I'd much rather not do this for a couple reasons:
- CentOS Extras shouldn't overlap with EPEL.
- If there are reasons to customize/patch some of these things for the
CentOS infrastructure, perhaps they belong in a new/separate repo -- especially considering centos-extras is enabled by default.
1.) Some of the tools (koji especially) will require config customization, what is the best way to handle that?
Isn't there some configuration management system in place? Or maybe I'm misunderstanding the question...?
I definitely should have elaborated here. When using the koji client, we will be using Koji Profiles to distinguish between separate build systems (Fedora, CentOS CBS, on-prem koji etc.) These configs can be deployed a number of different ways, we could:
1.) ship upstream /etc/koji.conf (which points to nothing), and add the CBS config as the default
2.) ship /etc/koji.conf from EPEL but patch it so the CBS config is default
3.) ship /etc/koji.conf from EPEL and add a parallel installed CBS config that gets used by naming our koji cli tool /usr/bin/cbs
Personally, I'm partial to option 3 since it would be a little easier on EPEL developers who are also CentOS SIG developers. Although I could be convinced that having our configs as default (options 1 or 2) is necessary here.

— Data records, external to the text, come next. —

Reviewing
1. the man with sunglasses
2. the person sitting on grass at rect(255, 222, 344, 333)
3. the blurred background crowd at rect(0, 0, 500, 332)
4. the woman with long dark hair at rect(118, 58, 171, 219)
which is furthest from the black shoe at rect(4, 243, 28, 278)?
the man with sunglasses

2.) What should the testing -> release process look like after a koji build is done?
Are you planning to have a testing/staging Koji instance running for people to QA?
Since we are mostly talking about the clients, I was thinking about preparing the toolchain in one of the testing repos in the CBS and pointing developers there before the first release. It wouldn't be a bad idea to have a -testing repo for future releases.